- [TEXT EXCERPT]
-------------------------
Single Leg Balance and Tap
This balance based activity can help you build on your water agility and your hamstring strength and stability. Balancing on one leg, keep that leg straight and hover your other leg behind you through the movement. Your balance leg should have only a slight bend to it. As you lean forward, your goal is to tap the toe of the balance leg with the opposing hand and return to a full single leg balanced standing position. Alternate balance legs and opposing hands as you tap out your 20-40 reps. You should aim to stay balanced throughout the entire movement.  To progress this movement, try standing on a balance beam or 2x4 or foam pad or half foam roller. 


Prone Iso-abs (Plank)
The PIO or plank is one of the most important single isometric (held) positions in fitness. It can be both regressed or progressed depending upon your comfort level and strength. No matter how you do it, it is a core strength and stability beast!  Maintaining a straight line from the top of your head to your heels, with your hips aligned as well, balance your upper body weight on your elbows with forearms flat along the ground and parallel to each other. Your toes support the lower body and you hold this position for anywhere from 30 seconds to 2 minutes.
-------------------------
- [GIVEN INFORMATION]
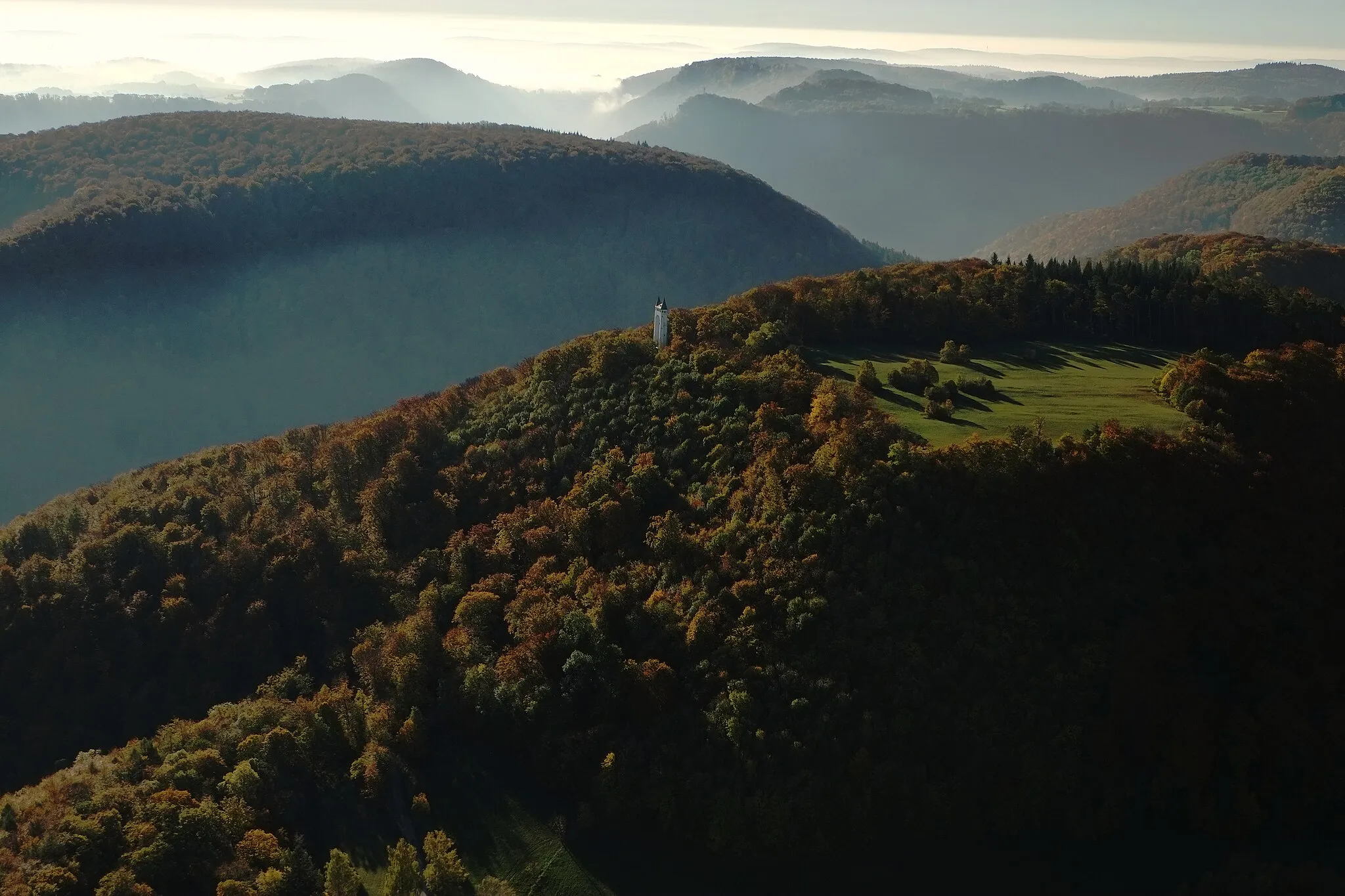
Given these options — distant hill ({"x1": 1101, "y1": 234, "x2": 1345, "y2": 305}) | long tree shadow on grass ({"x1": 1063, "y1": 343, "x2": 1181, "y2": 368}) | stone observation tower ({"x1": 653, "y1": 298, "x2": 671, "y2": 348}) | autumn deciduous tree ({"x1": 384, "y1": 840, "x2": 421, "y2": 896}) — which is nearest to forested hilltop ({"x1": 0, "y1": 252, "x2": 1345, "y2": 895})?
autumn deciduous tree ({"x1": 384, "y1": 840, "x2": 421, "y2": 896})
-------------------------
- [REQUIREMENT]
Rewrite the stretch of the exercise text from "Single Leg Balance and" through "Prone Iso-abs (Plank)", changing "hamstring" to "glute".

- [REPLY]
Single Leg Balance and Tap
This balance based activity can help you build on your water agility and your glute strength and stability. Balancing on one leg, keep that leg straight and hover your other leg behind you through the movement. Your balance leg should have only a slight bend to it. As you lean forward, your goal is to tap the toe of the balance leg with the opposing hand and return to a full single leg balanced standing position. Alternate balance legs and opposing hands as you tap out your 20-40 reps. You should aim to stay balanced throughout the entire movement.  To progress this movement, try standing on a balance beam or 2x4 or foam pad or half foam roller. 


Prone Iso-abs (Plank)